MEET Israel’s next world champion.
Or Shatil won’t be practicing on the tennis court like Dudi Sela or sailing in the ocean like Olympic gold-medalist Gal Fridman, instead she’ll be brushing up on her knights, pawns and bishops on the chess board.
The eight-year-old prodigy finished second at the European School Chess Championships in Romania on the weekend against competitors several years older than her.
While Shatil is on the path to a future world championship, like all Israelis it will not be easy.
In April, Iranian chess champion 15-year-old Alireza Firouzja refused to play against his Israeli opponent Or Bronstein during the Grenke Chess Open being held in Germany.

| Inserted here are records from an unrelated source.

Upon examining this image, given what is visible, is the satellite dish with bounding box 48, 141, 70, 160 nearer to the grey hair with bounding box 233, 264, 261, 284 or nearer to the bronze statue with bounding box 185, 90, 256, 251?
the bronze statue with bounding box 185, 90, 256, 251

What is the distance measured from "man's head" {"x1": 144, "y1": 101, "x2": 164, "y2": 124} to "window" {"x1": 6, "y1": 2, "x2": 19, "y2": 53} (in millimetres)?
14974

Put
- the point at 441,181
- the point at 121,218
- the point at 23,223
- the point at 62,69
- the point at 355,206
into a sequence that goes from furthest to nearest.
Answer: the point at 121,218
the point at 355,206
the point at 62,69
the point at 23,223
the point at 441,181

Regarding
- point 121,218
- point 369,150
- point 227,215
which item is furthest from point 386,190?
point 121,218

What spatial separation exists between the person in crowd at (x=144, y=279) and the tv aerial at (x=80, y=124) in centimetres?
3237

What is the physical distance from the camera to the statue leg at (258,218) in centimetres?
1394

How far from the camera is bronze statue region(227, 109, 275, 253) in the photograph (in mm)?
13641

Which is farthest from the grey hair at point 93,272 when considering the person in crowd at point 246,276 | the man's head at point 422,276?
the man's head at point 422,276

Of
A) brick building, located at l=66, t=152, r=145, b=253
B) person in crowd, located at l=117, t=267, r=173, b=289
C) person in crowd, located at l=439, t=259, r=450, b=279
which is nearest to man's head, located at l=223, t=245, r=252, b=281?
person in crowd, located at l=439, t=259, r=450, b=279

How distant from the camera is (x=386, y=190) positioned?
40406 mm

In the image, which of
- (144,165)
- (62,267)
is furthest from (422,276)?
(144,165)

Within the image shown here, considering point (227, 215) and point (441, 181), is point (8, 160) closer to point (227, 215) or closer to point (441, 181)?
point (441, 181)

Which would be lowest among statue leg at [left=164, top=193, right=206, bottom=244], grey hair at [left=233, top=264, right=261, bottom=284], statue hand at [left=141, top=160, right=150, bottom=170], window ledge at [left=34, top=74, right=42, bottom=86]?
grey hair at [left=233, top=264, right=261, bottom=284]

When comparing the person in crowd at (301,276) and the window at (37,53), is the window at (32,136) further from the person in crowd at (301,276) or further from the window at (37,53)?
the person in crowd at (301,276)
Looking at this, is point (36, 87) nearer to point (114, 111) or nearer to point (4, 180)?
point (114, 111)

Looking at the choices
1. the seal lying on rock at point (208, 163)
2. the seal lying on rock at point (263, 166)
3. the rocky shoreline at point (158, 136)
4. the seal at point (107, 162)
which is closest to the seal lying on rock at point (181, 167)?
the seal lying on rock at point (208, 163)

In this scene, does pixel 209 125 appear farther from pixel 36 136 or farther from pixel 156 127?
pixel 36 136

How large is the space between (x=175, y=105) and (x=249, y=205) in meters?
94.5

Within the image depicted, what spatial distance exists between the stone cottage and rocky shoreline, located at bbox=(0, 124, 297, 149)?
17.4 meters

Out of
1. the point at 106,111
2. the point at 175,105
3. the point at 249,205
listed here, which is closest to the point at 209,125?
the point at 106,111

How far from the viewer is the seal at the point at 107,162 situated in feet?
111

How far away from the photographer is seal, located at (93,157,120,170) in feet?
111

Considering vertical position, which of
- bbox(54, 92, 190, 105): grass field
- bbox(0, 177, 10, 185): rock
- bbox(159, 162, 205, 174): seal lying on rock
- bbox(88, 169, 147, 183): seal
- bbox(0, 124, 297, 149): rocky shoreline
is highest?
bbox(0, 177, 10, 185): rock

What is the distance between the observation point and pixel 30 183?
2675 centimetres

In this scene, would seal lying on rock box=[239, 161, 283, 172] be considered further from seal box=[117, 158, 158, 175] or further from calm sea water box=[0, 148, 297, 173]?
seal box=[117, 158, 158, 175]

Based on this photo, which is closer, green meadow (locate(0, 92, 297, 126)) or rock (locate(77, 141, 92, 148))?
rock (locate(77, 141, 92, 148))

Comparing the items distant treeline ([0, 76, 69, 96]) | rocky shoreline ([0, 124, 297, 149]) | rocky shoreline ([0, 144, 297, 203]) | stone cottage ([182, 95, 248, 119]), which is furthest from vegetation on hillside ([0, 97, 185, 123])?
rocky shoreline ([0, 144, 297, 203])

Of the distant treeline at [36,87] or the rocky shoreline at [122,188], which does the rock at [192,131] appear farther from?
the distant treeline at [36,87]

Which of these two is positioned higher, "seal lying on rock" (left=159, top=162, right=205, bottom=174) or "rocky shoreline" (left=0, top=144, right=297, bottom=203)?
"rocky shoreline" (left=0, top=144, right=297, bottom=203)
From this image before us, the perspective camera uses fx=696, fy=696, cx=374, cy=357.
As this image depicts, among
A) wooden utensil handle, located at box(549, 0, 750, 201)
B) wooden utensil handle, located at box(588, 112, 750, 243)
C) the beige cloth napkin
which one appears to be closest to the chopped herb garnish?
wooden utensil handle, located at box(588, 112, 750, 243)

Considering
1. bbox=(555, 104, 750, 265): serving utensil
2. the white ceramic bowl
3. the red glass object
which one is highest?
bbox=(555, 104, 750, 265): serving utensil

And earlier this year another Iranian player Aryan Gholami forfeited his chance of winning $10,000 because he refused to play Israeli Ariel Erenberg at a tournament in Sweden.
Gholami was treated as a hero when he returned home and met with Iranian leader Ayatollah Ali Khamenei.
Playing chess against Israelis could have major consequences for Iranian players, as was the case for Borna Derakhshani in 2017.
The 14-year old Iranian chess player, was banned by the Iran Chess Federation for life for playing against an Israeli.
If banned by the Iranian Chess Federation, one cannot participate or play in any international chess games.